When you watch home improvement shows, you see how often that poor planning leads to a bigger problem. Good planning, on the other hand, pays off in faster results. It’s the same way if you are planning a big home improvement project. The changes should improve your home values, but first you’ve got to get through the process.
Even if your plan is to sell your home after renovations, there are some key things that deserve your focus. These are the subjects you should discuss with your contractor. If you do that up front, and get clear answers, then you should avoid a lot of trouble down the line.
Protection Costs vs Restoration Expenses
When choosing contractors, ask them what they do to protect your living space and your yard. Every aspect of your home may be affected by dust. This creeps into the ductwork. It makes a home in carpets and soft surfaces in the rest of the house. What will be done to discourage this? Cleaning up will be much more difficult than prevention. This could add the cost of ductwork cleaning, carpet cleaning, and general cleaning to your costs.
Likewise, if your contractor will be driving on your lawn, you can protect it. Your contractor can use composite construction mats to protect the grass. The goal is to stop big machines and trucks from leaving ruts. You want to protect your sod and turf from being stripped away. It only takes a few dozen composite mats to do the job. Restoration expenses, on the other hand, can be enormous when it comes to lawn damage. You don’t want to be paying for new dirt, new sod, and other efforts to make your lawn look good again.
If you are worried about how much the construction will harm your valuable furniture and other belongings, you can rent a storage unit. These days you can get a unit for a short period of time, one or two months. Some companies will even lend you a truck. The goal would be to put away everything that could be damaged by dust, dirt, and weather. For instance, you may want to put away your good curtains, favorite rugs, and other soft surface items. Anything that is difficult to clean, difficult to replace, or extremely meaningful is worth putting into storage until the renovations are finished.
Product Cost vs Installation Worries
Each flooring product you choose, whether it’s hardwood, tile, laminate or carpet, must be examined in advance. If you leave the final decision to your contractor, you may get a subgrade product. The problem is that all flooring looks alike to those who don’t install it daily. Your research on the subject should drive your decision.
For instance, there are many laminate tiles offered in discount stores and warehouses.
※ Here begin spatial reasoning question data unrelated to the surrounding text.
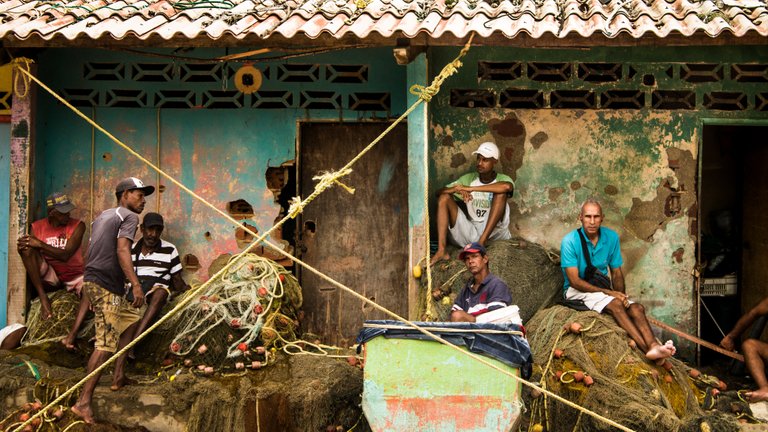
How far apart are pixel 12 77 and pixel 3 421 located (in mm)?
3460

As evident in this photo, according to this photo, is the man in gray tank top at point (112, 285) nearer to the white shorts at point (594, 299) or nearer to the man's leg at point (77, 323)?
the man's leg at point (77, 323)

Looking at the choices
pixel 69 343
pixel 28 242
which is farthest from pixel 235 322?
pixel 28 242

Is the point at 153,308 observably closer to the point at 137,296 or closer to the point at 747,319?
the point at 137,296

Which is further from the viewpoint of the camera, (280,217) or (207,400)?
(280,217)

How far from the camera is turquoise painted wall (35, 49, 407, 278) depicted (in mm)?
9320

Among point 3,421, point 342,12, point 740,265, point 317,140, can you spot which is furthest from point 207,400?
point 740,265

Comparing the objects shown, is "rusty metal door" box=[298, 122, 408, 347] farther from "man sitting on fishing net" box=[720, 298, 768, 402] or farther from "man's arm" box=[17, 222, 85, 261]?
"man sitting on fishing net" box=[720, 298, 768, 402]

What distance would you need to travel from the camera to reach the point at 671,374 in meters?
7.73

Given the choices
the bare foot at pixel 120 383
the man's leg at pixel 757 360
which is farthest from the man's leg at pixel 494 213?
the bare foot at pixel 120 383

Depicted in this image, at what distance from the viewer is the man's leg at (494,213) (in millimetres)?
8609

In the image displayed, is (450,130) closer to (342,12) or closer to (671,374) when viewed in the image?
(342,12)

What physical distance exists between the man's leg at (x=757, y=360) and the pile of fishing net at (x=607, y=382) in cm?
30

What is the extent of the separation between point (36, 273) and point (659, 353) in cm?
592

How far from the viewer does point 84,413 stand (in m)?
7.40
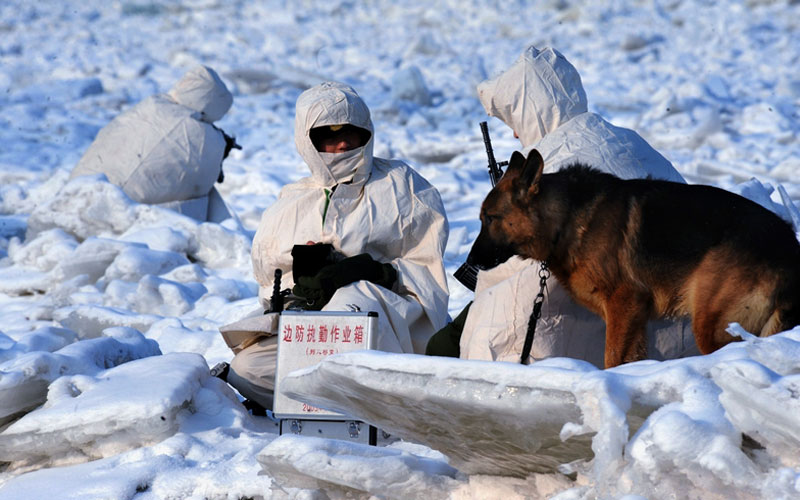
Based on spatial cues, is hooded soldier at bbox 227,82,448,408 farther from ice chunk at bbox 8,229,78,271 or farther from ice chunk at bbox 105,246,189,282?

The problem is that those are often thin versions of the good stuff. Why pay big money to install something substandard? It’s the same installation cost if you choose something well made.
Furthermore, you need to make sure that the product you choose stays under warranty. This means discussing with the contractor whether or not their work is guaranteed. In the end, you may decide that, while your contractor can do the bigger work, you want a specifically licensed contractor to add the flooring. Yes, this can drive up your costs, but it may save you if you there’s a problem and you need your warranty coverage.
Another installation worry is the off-gassing made by many manmade products. You are adding many new surfaces at once. How will all of that off-gassing affect you? What’s coming from the carpet, new countertops, or laminate flooring? It’s a fair question and one you deserve answers to before you let a contractor start work.
Before you sign with a contractor, make sure you know exactly what you are getting and exactly how the contractor will avoid creating new problems that will need to be solved. This is your investment, your home, and your life. Make it clear that your expectations are high.